When the subject of condom size is raised, many women and various men with small penes make the point that condoms stretch, so that a regular-size condom can be put on a larger penis. Indeed, but elastic substances produce greater counter-force when stretched farther. The fact that someone might be able to fit a spring around his-or-her cranium (as occasionally condoms are stretched around heads for one reason or another) doesn't mean that one can comfortably wear that spring around one's penis. So larger condoms are quite appropriate for some men.

But, with the Magnum®, Trojan is selling a mere 0.08in in additional width, just 0.2in in extra length, and fantasy.

Semper Fi, Meep

Thursday, 27 March 2008

Yester-day I received an old Haldeman-Julius catalogue that contains a picture of David Oliver Cauldwell. He looked like some cross between a stereotypical Marine and Beaker.

The mail to-day brought four tickets from Television Preview:

You have been selected to participate in a survey whose findings will directly influence what you see on television in the future.

The thing is written to make it seem that the audience will be evaluating a show or shows (and my gut reäction was to be appalled that any of us in SoCal should be asked, it being bad enough that the thinking in Los Angeles has such a disproportionate and otherwise perverse effect). But I did a quick check on the WWWeb, and what I've learned is that the audience will really be used to test commercials, and otherwise be surveyed for their reäctions to consumer products. The shows presented will be old-and-probably-failed pilots or series.

I stopped at La Vache for lunch, and ate too much food. I entered planning to eat a salmon sandwich, and found carrot soup on the menu. I ordered a bowl (rather than a cup), and this in itself was a good choice; but I should then have forgone the sandwich (and its side of mashed potatoes), in spite of the anti-depressant virtues of salmon. I am now parked at David's Coffee Place, attempting to remain relatively inert.

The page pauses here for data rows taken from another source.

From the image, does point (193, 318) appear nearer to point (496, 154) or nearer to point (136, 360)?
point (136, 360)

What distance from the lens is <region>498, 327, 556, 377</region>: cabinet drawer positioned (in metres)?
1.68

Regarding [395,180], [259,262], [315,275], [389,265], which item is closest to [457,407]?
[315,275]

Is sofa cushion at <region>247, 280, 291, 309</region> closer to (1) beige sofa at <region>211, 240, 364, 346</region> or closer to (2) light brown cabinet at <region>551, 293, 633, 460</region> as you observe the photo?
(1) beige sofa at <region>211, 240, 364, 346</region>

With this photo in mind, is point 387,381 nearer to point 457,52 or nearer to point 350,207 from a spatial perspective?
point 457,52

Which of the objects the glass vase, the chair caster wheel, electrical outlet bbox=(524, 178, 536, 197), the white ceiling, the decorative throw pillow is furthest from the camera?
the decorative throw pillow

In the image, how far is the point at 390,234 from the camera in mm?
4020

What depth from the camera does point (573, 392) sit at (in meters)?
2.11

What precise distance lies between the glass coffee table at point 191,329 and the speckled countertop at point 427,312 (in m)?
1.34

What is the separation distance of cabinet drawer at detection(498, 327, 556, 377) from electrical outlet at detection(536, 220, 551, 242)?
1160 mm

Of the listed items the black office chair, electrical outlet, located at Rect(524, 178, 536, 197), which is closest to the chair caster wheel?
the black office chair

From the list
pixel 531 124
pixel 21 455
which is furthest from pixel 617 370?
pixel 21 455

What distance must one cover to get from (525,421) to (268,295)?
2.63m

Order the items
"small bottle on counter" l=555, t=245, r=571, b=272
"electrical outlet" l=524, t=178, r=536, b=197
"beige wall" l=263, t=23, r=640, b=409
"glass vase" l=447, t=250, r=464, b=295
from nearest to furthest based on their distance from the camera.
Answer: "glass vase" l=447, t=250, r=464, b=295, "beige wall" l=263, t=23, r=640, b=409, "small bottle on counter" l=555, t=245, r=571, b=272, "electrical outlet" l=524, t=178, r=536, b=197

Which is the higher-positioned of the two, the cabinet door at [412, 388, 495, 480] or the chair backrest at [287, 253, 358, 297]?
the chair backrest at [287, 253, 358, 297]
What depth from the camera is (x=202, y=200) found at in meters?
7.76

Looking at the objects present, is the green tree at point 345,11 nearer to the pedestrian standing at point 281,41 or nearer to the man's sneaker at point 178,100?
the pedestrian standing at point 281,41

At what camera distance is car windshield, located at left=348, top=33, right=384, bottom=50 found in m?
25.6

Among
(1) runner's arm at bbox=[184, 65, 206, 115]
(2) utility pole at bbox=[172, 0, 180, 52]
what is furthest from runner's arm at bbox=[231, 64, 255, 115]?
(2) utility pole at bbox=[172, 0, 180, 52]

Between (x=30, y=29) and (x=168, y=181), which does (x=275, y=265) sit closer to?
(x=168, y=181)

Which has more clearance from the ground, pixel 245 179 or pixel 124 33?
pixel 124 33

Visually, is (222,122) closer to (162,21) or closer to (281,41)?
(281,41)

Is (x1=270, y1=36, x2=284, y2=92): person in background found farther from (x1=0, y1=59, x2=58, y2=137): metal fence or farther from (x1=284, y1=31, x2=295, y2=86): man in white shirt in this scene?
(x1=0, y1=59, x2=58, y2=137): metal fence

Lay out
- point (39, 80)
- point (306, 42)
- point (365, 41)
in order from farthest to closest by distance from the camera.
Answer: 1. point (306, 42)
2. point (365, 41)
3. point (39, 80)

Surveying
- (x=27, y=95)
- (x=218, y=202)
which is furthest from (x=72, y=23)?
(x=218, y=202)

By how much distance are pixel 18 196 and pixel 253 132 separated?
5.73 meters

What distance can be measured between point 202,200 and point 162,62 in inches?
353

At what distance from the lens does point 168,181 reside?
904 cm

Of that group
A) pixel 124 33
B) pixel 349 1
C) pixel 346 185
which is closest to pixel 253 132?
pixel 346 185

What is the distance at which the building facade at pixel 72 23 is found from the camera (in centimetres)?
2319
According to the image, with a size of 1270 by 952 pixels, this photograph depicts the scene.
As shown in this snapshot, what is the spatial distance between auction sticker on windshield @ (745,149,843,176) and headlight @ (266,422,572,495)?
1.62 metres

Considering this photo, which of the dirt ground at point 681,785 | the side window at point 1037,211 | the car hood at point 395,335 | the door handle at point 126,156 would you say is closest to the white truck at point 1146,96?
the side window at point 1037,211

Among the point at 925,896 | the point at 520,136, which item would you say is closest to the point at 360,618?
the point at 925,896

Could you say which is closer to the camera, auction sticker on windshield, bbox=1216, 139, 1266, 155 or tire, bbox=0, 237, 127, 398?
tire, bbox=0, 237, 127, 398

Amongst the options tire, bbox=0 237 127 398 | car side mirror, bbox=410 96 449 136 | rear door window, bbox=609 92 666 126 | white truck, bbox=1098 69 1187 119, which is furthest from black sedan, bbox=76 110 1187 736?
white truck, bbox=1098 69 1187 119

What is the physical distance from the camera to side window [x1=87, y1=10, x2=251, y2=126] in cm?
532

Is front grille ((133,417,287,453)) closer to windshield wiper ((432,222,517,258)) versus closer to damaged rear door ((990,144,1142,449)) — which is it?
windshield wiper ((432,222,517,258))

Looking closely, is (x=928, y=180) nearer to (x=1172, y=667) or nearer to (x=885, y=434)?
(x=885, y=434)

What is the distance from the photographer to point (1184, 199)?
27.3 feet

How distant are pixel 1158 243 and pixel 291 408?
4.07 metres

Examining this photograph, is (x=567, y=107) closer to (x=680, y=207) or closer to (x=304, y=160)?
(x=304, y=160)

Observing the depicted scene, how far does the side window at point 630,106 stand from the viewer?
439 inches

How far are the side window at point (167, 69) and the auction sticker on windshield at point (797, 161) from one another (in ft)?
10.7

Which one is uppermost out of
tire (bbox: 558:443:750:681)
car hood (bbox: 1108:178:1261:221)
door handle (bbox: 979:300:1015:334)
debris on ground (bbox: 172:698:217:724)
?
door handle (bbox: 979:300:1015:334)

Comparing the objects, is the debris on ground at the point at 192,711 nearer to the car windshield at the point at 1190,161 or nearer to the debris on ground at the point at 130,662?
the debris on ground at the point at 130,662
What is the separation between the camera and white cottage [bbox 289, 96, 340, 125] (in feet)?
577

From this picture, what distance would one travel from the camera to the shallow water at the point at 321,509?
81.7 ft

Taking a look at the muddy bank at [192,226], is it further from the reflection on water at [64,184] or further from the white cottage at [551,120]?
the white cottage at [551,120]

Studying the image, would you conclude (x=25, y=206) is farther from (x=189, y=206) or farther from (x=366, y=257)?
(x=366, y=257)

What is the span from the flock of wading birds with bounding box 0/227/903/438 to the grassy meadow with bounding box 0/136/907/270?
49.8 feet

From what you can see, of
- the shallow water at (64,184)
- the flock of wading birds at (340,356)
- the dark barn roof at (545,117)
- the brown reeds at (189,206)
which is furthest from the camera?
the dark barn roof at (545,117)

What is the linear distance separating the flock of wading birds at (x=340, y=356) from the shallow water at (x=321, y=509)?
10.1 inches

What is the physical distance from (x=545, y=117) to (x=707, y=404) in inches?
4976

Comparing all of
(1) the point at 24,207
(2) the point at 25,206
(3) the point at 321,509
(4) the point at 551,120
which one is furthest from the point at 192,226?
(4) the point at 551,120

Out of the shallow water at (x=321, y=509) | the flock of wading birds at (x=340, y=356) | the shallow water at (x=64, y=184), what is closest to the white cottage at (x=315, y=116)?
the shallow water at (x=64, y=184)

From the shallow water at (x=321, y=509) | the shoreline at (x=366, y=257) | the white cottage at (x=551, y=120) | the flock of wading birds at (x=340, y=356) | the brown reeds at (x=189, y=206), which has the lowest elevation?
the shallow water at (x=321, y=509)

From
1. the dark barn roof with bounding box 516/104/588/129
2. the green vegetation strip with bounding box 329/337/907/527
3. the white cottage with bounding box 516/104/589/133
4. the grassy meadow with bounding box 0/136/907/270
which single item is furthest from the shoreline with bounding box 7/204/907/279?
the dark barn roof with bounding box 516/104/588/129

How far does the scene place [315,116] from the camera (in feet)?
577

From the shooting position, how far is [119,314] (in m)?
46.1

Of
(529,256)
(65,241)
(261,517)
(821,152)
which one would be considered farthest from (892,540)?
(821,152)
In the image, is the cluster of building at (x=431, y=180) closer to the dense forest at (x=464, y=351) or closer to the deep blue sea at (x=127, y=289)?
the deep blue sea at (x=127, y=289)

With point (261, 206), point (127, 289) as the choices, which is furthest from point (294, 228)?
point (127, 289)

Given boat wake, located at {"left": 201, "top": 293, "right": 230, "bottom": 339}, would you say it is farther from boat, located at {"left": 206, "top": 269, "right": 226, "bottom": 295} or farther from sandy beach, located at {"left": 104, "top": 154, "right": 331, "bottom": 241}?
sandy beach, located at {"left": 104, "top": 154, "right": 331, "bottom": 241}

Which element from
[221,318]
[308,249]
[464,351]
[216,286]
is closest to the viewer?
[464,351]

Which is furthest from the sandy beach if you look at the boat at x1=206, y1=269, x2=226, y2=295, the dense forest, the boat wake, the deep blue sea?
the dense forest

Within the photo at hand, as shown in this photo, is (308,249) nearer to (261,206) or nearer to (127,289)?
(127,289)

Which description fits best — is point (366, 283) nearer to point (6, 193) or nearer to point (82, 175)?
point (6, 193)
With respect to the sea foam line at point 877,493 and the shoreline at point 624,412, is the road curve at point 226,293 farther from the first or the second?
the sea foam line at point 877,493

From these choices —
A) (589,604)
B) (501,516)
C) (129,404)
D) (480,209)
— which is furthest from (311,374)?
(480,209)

Speaking — well, writing — of David's Coffee Place, my understanding is that the new owners are going to change the name to Babycakes. I think that this new name is a generally bad idea. First, David's Coffee Place (AKA just David's Place) is something of a neighborhood institution — a well-regarded institution — and a wholesale name-change will make people feel as if that institution is gone. Second, I see the particular name Babycakes as the sort of thing associated with something at best briefly fashionable.